- [DIRECTIVE]: Rewrite every one of the items below with "bare foot" changed to "uncovered foot" and everything else left as it stands. Omit the pictures from your answer.

-- Begin MATERIAL FOR THIS TASK --

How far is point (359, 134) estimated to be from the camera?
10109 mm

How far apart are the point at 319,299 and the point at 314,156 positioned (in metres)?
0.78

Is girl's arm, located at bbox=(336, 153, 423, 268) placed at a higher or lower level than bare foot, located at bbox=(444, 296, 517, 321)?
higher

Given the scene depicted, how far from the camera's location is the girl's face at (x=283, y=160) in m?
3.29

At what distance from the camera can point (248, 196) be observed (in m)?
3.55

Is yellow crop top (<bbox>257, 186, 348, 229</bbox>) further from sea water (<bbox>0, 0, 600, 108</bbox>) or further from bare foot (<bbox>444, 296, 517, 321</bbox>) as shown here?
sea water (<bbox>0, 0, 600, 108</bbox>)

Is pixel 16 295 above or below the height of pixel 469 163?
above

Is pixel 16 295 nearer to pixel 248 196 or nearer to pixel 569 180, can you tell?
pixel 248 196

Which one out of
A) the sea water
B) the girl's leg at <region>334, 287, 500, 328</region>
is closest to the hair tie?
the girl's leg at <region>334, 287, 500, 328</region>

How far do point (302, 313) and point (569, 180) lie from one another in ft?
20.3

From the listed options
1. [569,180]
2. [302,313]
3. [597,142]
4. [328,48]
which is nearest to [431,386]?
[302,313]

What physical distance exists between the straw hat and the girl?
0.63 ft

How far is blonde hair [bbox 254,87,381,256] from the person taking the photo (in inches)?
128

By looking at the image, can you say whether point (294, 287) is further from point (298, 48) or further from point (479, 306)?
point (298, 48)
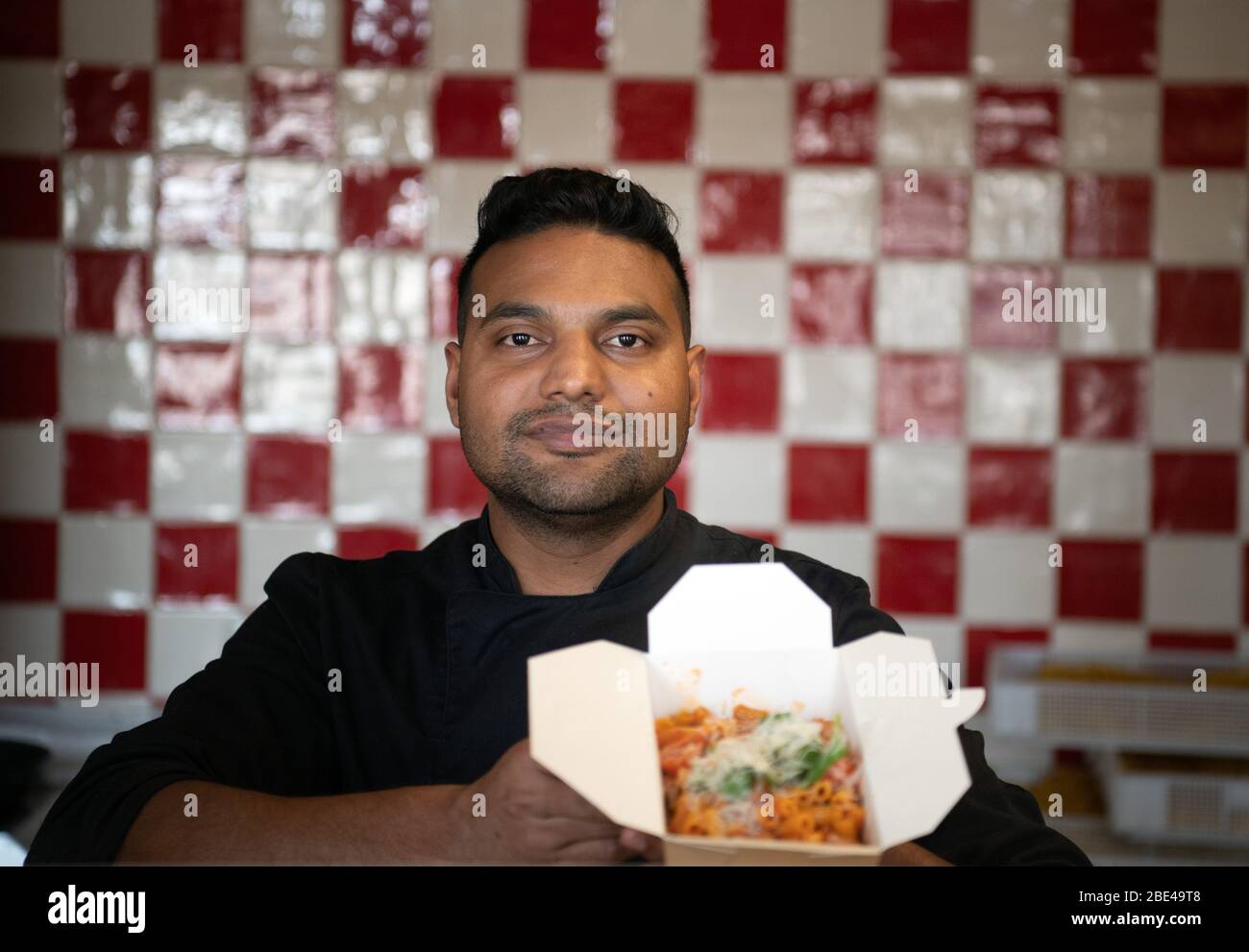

-- End MATERIAL FOR THIS TASK --

- [ANSWER FOR THE TASK]:
How far is point (359, 134) estimated to be from the camera?
10109 mm

How far apart are the point at 319,299 and the point at 314,156 positioned (in metres)?
0.78

Is girl's arm, located at bbox=(336, 153, 423, 268) placed at a higher or lower level than uncovered foot, located at bbox=(444, 296, 517, 321)?
higher

Given the scene depicted, how far from the camera's location is the girl's face at (x=283, y=160) in m?
3.29

At what distance from the camera can point (248, 196) be observed (in m)?
3.55

Is yellow crop top (<bbox>257, 186, 348, 229</bbox>) further from sea water (<bbox>0, 0, 600, 108</bbox>) or further from uncovered foot (<bbox>444, 296, 517, 321</bbox>) as shown here?
sea water (<bbox>0, 0, 600, 108</bbox>)

Is pixel 16 295 above or below the height of pixel 469 163?
above

Is pixel 16 295 nearer to pixel 248 196 or nearer to pixel 569 180, can you tell?
pixel 248 196

Which one out of
A) the sea water
B) the girl's leg at <region>334, 287, 500, 328</region>
is closest to the hair tie?
the girl's leg at <region>334, 287, 500, 328</region>

How far do point (302, 313) and point (569, 180) lie from one another in ft?
20.3

From the listed options
1. [569,180]
2. [302,313]
3. [597,142]
4. [328,48]
which is nearest to [431,386]?
[302,313]

What physical distance exists between the straw hat and the girl?
0.63 ft

How far is blonde hair [bbox 254,87,381,256] from the person taking the photo (in inches)?
128

By looking at the image, can you say whether point (294, 287) is further from point (298, 48) or further from point (479, 306)?
point (298, 48)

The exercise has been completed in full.